The Dillon 550 is a nice balance between cost, quick conversion, and throughput for most shooters. Starting with filled primer tubes, it is absolutely possible to produce 500+ rounds of pistol ammo in an hour. Bottleneck rifle rounds are, of course, slower because of the need to trim cases. That said, assembling the prepped cases into loaded ammo goes pretty fast.
The example given above of five different calibres at about 2k each would absolutely be a good match for the 550. Any other combination for a similar total round count would also be a good fit.
If you want to reload substantially more than that, or just plain want to spend less time reloading, the 650 with case feeder is the best choice. The trade-offs for greater capacity are cost, complexity, and a larger footprint (if space available is a concern).
I would not get a Lee progressive press. What you will save up front, you will end up paying for in aggravation from having to fiddle with it to make it work. Component costs are the long run greatest expense relative to the fixed cost of equipment, so there isn't really that much difference cost-wise between a cheap setup and a nice one in the scheme of things. The Lee turret press might be OK, but is much slower than a progressive.

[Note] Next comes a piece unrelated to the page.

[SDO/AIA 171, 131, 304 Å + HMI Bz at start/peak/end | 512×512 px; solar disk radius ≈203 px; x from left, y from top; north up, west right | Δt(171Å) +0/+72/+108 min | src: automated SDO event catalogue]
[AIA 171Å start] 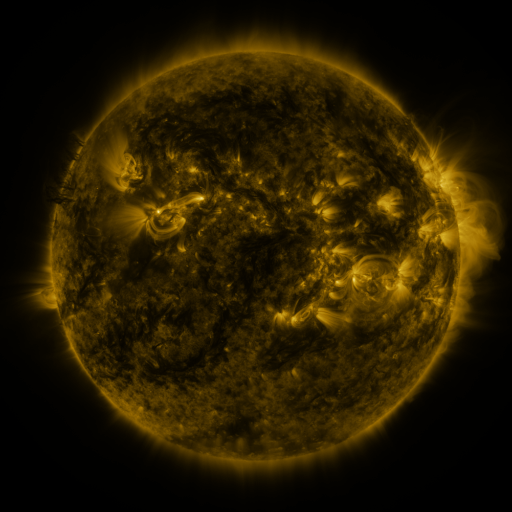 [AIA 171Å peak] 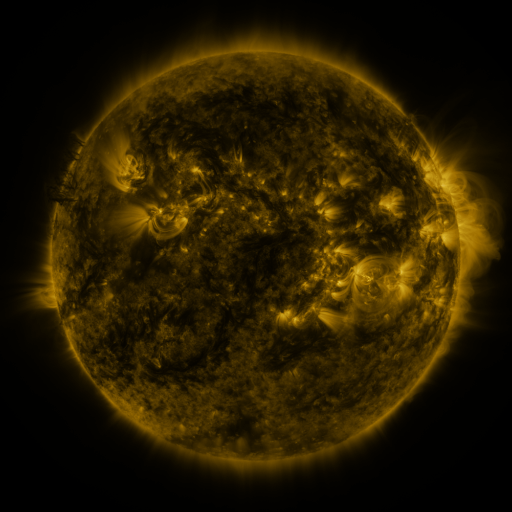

The absolute cheapest components you can find will be more than good enough for your purposes. For 223, with Cam-Pro or Hornady 55 grain FMJ bullets and WC 735 powder from Higginsons is the way to go. You will likely not be able to find .40 bullets cheaper than from Cam-Pro and they will shoot better than probably 99% of shooters can hold with a pistol. In 9mm, I found no real difference in accuracy between Hornady XTP JHPs and plated Cam-Pros. Fancy bullets are not gong to cut down your failure drill times. Unless chasing tiny groups from the bench is an end in itself, economizing on components means more trigger time to build your fundamentals. Sometimes, quantity has a quality all its own.